Job: Transcribe all of the material exactly. Any picture in it should be left out.

Data for this task:
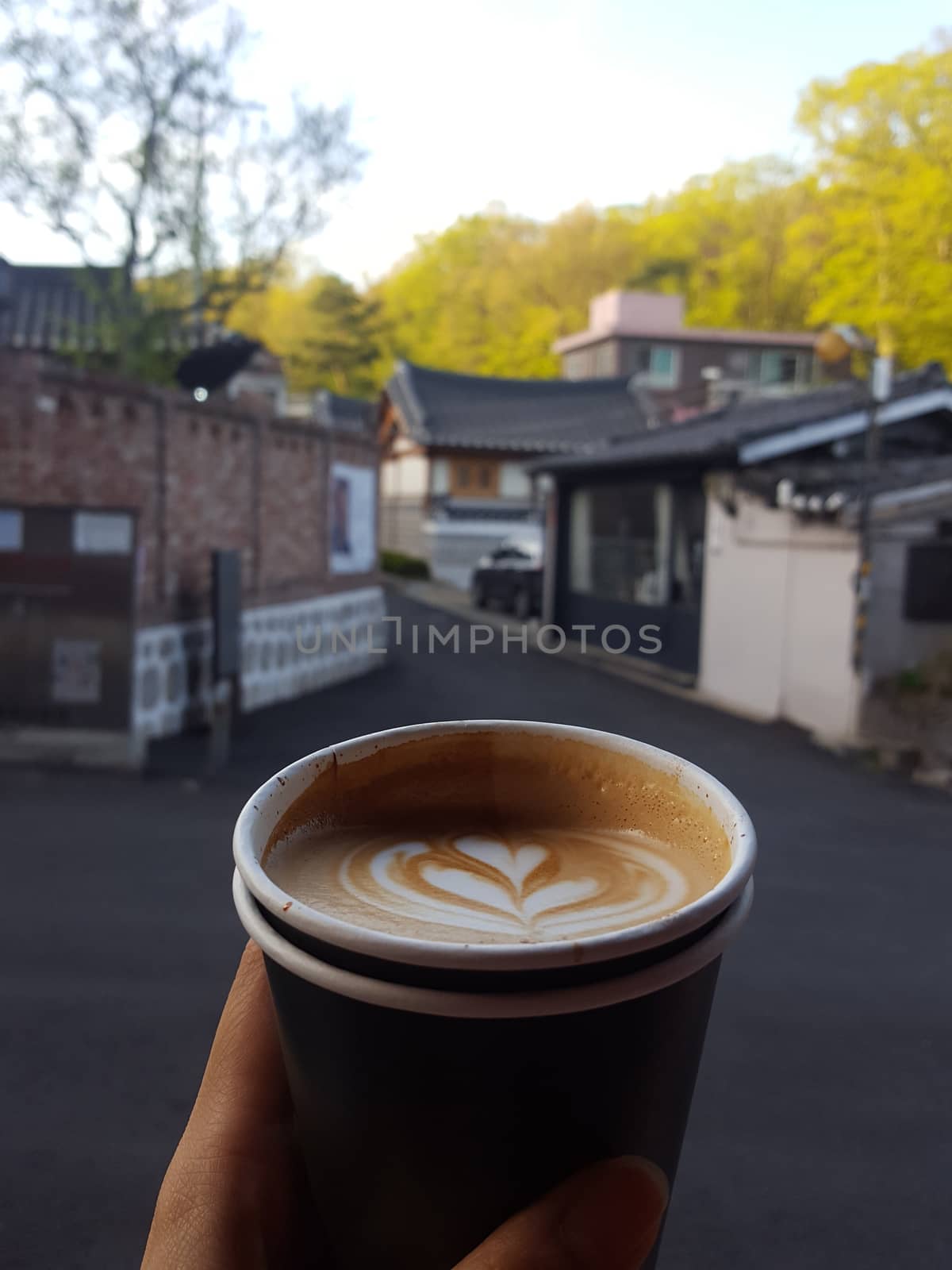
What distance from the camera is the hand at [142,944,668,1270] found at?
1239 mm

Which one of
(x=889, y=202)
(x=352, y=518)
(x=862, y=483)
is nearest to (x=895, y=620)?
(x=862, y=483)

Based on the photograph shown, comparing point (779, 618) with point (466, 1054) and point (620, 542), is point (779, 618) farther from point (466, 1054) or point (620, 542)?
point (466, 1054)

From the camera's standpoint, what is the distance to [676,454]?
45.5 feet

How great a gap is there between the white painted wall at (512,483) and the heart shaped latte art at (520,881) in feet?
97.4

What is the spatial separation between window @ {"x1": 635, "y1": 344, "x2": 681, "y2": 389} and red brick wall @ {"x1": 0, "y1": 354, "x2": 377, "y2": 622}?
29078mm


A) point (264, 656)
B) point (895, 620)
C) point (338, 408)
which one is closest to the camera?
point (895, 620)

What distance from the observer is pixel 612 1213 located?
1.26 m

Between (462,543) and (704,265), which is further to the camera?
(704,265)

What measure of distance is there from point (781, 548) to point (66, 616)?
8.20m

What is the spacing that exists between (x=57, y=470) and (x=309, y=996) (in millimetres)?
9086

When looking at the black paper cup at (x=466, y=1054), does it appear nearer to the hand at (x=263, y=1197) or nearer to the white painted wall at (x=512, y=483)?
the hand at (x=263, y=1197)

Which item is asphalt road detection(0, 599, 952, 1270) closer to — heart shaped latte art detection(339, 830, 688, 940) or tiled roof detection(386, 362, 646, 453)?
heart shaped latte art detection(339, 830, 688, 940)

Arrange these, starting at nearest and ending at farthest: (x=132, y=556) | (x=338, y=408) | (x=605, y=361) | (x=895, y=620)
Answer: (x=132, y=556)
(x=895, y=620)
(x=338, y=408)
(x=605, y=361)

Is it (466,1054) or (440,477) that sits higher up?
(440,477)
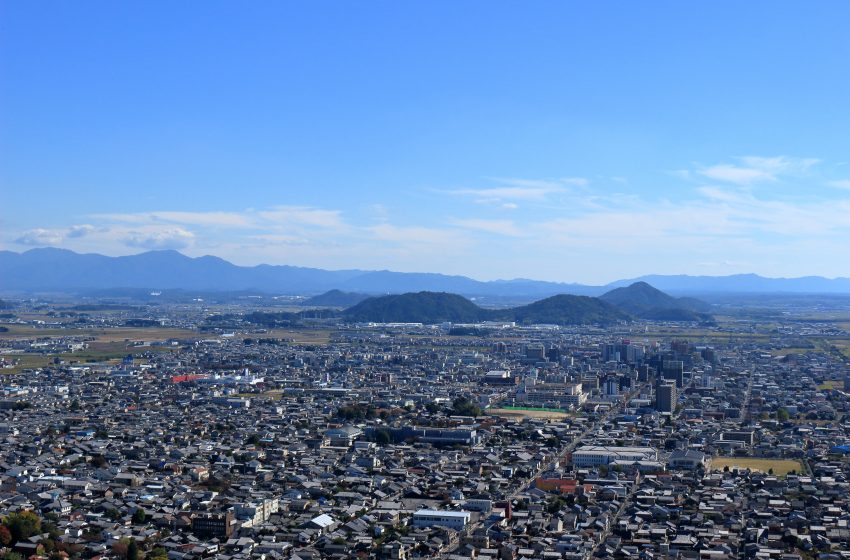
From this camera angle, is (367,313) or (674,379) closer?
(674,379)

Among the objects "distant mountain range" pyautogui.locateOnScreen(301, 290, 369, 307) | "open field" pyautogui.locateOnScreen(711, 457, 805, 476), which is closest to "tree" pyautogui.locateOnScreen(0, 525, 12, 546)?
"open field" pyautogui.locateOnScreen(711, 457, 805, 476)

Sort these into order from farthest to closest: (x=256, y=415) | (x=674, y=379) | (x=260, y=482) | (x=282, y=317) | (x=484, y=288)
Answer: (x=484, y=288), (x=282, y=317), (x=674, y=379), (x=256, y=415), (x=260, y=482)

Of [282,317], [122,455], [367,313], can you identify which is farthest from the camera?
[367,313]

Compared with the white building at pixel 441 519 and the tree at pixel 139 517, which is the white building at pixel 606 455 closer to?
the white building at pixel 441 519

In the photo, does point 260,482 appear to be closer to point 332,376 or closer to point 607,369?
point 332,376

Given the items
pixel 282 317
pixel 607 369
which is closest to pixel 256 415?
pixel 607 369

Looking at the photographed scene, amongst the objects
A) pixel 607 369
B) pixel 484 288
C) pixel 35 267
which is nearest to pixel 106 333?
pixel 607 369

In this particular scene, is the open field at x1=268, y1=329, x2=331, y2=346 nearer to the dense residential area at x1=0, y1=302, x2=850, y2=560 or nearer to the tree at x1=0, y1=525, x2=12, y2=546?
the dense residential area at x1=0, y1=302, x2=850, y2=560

Finished task:
What distance from the camera is the hand at [142,944,668,1270] found at?
1239 mm

Which one of
(x=889, y=202)
(x=352, y=518)
(x=862, y=483)
is nearest to (x=895, y=620)?
(x=862, y=483)

Based on the photograph shown, comparing point (779, 618) with point (466, 1054) and point (620, 542), is point (779, 618) farther from point (466, 1054) or point (620, 542)?
point (466, 1054)

From the camera's standpoint, what is the distance to [676,454]?
45.5 feet

How great a gap is there between the white painted wall at (512,483) and the heart shaped latte art at (520,881) in feet?
97.4

What is the spatial separation between window @ {"x1": 635, "y1": 344, "x2": 681, "y2": 389} and red brick wall @ {"x1": 0, "y1": 354, "x2": 377, "y2": 622}?
29078mm


A) point (264, 656)
B) point (895, 620)
C) point (338, 408)
which one is closest to the camera?
point (895, 620)

What distance from the observer is pixel 612 1213 located?
1.26 m

Between (462,543) and (704,265), which is further to the camera?
(704,265)

What measure of distance is there from point (781, 548) to point (66, 616)?
8.20m

What is the spacing that exists between (x=57, y=470) and (x=309, y=996) (in millimetres)?
9086

When looking at the black paper cup at (x=466, y=1054), does it appear nearer to the hand at (x=263, y=1197) or nearer to the white painted wall at (x=512, y=483)?
the hand at (x=263, y=1197)

Which item is asphalt road detection(0, 599, 952, 1270) closer to — heart shaped latte art detection(339, 830, 688, 940) or tiled roof detection(386, 362, 646, 453)?
heart shaped latte art detection(339, 830, 688, 940)

Arrange these, starting at nearest and ending at farthest: (x=132, y=556) | (x=338, y=408) | (x=605, y=361) | (x=895, y=620)
Answer: (x=132, y=556)
(x=895, y=620)
(x=338, y=408)
(x=605, y=361)

Is it (466,1054) or (440,477) that sits higher up?
(440,477)
From this camera angle, is (367,313) or (674,379) closer?
(674,379)

Among the objects "distant mountain range" pyautogui.locateOnScreen(301, 290, 369, 307) | "open field" pyautogui.locateOnScreen(711, 457, 805, 476), which is closest to "tree" pyautogui.locateOnScreen(0, 525, 12, 546)?
"open field" pyautogui.locateOnScreen(711, 457, 805, 476)

Sort these into order from farthest to closest: (x=256, y=415) | (x=674, y=379) | (x=260, y=482) | (x=282, y=317) | (x=484, y=288)
Answer: (x=484, y=288), (x=282, y=317), (x=674, y=379), (x=256, y=415), (x=260, y=482)

Of [282,317], [122,455], [367,313], can you identify which is farthest from the camera?
[367,313]

Compared with the white building at pixel 441 519 and the tree at pixel 139 517, which is the white building at pixel 606 455 closer to?
the white building at pixel 441 519

In the photo, does point 260,482 appear to be closer to point 332,376 or closer to point 607,369?
point 332,376

Given the items
pixel 282 317
pixel 607 369
which is closest to pixel 256 415?
pixel 607 369

Looking at the photographed scene, amongst the objects
A) pixel 607 369
B) pixel 484 288
C) pixel 35 267
which is nearest to pixel 106 333?
pixel 607 369

In this particular scene, is the open field at x1=268, y1=329, x2=331, y2=346 nearer to the dense residential area at x1=0, y1=302, x2=850, y2=560 or nearer to the tree at x1=0, y1=525, x2=12, y2=546?
the dense residential area at x1=0, y1=302, x2=850, y2=560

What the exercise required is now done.